What the exercise asks:
Word for word, restate the data that follows, omitting the images.

Source material:

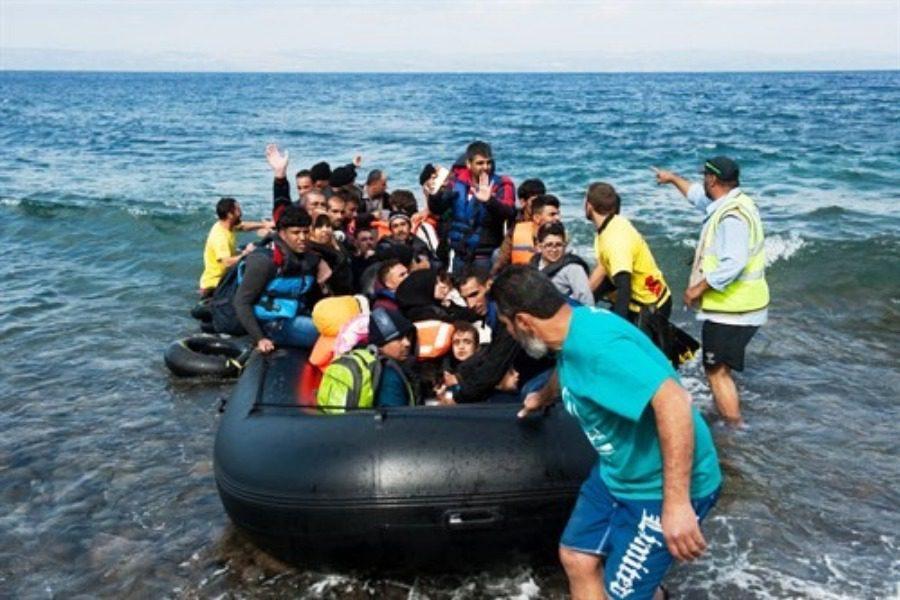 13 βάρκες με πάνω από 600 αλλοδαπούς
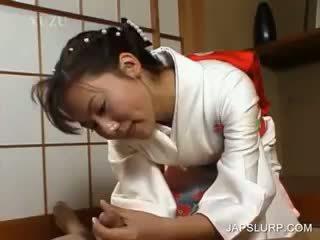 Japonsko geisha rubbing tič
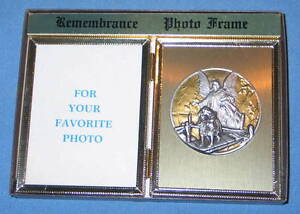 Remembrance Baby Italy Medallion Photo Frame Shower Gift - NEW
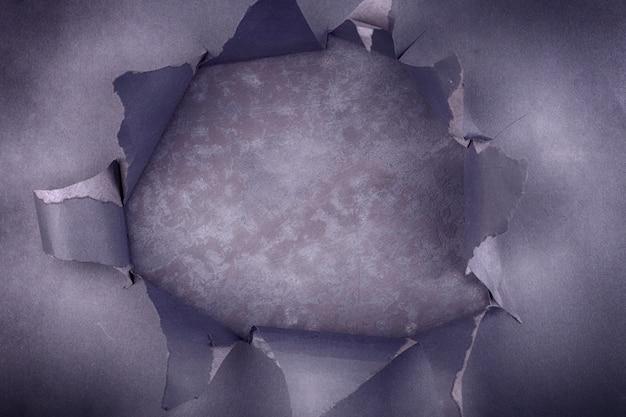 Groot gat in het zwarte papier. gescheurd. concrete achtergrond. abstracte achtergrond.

Your solution:
 13 βάρκες με πάνω από 600 αλλοδαπούς
 Japonsko geisha rubbing tič
 Remembrance Baby Italy Medallion Photo Frame Shower Gift - NEW
 Groot gat in het zwarte papier. gescheurd. concrete achtergrond. abstracte achtergrond.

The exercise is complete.